Chips and nicks in candles are usually caused from not being careful enough when moving or storing candles. To prevent this from happening again, wrap your candles in tissue paper and store properly.

If you have candles with bubbles, these are pockets of air that are trapped inside a candle. This usually is the result of pouring wax too quickly. Next time, be sure to pour the wax more slowly.

If a candle has cracks, bumps or lumps, the candle either cooled too quickly or the wax was too cold at the time you re-dipped the candle.

Candle Burning Problems

If a wick is too small for the size of the candle, wax pools are likely to form and then either extinguish the burning wick or drip down the side of the candle. If the wick is too big, there won't be enough wax to fuel the flame, and the candle will flicker or smoke.

If a candle is burning right down the middle and leaves a hole, this is usually due to using a wick that is too small for the wax's melting point. Next time, use either a larger wick or wax that has a lower melting point.

Dripping Candle

A dripping candle can be a big problem. It means the candle isn't burning correctly and could also potentially ruin your carpet or furnishings.

This could be caused by the candle being in a draft. If that's the case, all you need to do is move the candle. However, if that doesn't help, then the wick might be too small for the size of the candle. If this is true, then the wick isn't able to make use of all the melted wax and it drips down the side of the candle instead.

The melting point of the wax that was used may also be too low for the kind of candle you made. This can result in it premature melting, which leads to dripping.

No matter what the cause is, usually the best thing to do is to re-melt the candle and start over.

Low Flame

If a candle doesn't burn as brightly as you want it to, there are several things that could be wrong:

The wick is too loose, too short or too small. Trying using a different size wick.

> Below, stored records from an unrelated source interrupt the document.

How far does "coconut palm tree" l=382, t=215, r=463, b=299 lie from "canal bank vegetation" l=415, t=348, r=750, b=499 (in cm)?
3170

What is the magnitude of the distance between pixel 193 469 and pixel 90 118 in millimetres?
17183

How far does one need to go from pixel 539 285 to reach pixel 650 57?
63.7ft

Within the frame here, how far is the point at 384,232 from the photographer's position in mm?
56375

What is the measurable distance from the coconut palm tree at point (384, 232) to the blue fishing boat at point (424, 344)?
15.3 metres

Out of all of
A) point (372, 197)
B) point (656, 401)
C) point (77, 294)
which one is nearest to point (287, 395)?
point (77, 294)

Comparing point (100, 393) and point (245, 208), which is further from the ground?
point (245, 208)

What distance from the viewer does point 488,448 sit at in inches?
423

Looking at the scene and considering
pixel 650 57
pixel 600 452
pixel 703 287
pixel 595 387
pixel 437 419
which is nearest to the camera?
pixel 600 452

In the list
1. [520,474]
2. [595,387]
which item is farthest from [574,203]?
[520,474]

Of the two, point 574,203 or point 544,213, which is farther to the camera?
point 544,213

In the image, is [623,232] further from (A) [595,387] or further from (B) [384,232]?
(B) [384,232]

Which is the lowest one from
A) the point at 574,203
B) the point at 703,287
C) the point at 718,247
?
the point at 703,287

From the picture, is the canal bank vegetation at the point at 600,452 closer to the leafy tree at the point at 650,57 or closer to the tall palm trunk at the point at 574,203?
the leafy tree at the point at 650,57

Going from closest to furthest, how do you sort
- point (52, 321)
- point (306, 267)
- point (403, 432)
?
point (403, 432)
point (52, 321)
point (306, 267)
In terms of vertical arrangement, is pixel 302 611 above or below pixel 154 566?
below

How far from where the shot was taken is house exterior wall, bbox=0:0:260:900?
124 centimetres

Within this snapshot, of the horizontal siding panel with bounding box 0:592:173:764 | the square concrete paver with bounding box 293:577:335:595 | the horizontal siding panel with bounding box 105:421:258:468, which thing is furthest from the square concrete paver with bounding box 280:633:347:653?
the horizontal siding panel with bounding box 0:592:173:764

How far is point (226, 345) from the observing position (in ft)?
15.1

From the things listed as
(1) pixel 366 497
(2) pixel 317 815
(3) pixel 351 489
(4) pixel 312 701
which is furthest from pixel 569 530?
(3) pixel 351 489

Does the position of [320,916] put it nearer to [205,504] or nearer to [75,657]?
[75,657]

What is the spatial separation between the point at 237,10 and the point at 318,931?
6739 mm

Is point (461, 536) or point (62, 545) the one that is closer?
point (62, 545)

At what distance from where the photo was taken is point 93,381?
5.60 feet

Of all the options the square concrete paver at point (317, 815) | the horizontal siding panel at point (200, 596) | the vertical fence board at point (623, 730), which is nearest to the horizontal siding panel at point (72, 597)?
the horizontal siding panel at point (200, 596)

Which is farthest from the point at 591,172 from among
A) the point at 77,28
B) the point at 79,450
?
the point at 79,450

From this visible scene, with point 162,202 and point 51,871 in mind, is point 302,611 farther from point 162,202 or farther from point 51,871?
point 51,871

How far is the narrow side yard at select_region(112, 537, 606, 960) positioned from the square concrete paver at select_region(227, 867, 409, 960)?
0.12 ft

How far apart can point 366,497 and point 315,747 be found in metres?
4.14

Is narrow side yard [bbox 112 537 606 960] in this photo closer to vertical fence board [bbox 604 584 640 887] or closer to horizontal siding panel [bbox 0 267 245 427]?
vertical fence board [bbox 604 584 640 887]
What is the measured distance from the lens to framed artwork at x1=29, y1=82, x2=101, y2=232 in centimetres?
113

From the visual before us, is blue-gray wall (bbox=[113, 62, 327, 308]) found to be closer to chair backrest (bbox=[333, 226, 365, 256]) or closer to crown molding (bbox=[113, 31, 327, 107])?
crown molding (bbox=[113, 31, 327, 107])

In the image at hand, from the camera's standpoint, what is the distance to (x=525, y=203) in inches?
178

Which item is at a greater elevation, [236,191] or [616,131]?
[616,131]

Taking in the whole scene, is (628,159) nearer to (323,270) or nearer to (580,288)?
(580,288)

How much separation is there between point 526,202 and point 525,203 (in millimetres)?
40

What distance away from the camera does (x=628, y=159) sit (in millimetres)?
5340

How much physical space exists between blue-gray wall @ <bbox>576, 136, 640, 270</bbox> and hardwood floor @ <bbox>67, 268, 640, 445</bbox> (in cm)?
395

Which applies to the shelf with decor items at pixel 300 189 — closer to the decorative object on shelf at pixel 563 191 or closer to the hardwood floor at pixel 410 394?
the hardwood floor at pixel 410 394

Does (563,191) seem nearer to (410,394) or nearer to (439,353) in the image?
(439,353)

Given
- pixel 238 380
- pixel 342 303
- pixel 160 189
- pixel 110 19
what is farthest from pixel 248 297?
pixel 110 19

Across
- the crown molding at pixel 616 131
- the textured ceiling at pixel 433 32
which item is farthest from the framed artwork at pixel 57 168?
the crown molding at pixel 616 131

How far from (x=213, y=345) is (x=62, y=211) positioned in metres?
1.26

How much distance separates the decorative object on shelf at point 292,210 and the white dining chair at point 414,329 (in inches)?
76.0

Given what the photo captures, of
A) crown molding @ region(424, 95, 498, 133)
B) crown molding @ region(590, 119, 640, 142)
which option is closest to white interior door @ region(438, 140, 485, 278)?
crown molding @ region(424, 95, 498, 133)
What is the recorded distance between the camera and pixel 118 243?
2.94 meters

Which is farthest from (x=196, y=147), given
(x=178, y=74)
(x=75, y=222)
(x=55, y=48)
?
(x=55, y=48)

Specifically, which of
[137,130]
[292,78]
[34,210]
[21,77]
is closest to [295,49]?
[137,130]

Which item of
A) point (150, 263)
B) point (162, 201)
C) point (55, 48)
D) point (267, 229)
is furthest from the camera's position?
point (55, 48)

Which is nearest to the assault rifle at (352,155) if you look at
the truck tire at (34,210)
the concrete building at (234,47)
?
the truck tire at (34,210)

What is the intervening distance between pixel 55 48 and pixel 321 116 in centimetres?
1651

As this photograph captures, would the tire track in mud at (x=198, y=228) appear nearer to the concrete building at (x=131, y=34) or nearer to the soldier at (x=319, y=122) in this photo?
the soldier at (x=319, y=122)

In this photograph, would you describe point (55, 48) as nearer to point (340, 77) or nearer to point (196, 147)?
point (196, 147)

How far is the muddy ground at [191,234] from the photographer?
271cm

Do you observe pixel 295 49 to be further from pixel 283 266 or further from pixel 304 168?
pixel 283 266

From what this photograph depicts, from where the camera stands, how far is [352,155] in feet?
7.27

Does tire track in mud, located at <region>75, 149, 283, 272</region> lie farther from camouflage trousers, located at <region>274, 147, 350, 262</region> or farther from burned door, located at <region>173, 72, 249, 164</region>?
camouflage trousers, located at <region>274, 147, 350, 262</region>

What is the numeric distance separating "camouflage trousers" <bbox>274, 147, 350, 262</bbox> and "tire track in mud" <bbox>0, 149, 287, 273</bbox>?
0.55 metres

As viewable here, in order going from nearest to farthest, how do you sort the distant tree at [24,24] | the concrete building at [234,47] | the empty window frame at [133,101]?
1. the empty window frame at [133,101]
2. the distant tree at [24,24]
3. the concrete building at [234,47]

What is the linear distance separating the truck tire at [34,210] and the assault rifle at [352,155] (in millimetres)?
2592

A coloring agent you use has clogged the wick.

The melting point of the wax is too high.

Too much stearin or another additive was used.

Too big a flame basically means the opposite causes of what I just discussed. In most cases, a smaller wick should be used the next time.

Smoking Candles

This is usually a sign that the wick is too big for the candle. You can try trimming the wick to see if that helps. Or just use a smaller wick the next time.

Sputtering Candles

If you have a flickering instead of steady flame, the wick is probably damp. Allow the wick to completely dry out before using it again.

12. Conclusion

Congratulations! You have finished reading my How To Make Candles Guide. You now have all the basic knowledge that you need to get started with candle making. You also can use this guide as a reference source anytime you need a refresher on a certain aspect of making candles.

So what should you do next? Start making candles of course! Honestly, if you want to become a good candle maker, then you need to put all that you learned into action. The best way to make beautiful candles is to practice, practice, and practice. Gather some basic supplies together and start on some of the simple projects that I described in Section 7 of this guide. Experiment with some of the decorative techniques, and then move on and try out some of the advanced projects as well.

Another important thing to do is to take notes on what worked and what didn't work for you. If a candle doesn't turn out like you had hoped it would, use the advice in Section 11 and try to diagnose, and if possible, correct the problem. You can learn a lot from your mistakes, so don't let them discourage you.

I sincerely hope you have as much fun making candles as I do. Keep practicing and try different techniques. Pretty soon you will have a house full of beautiful candles, and your friends and relatives will too. Best wishes on your candle-making journey.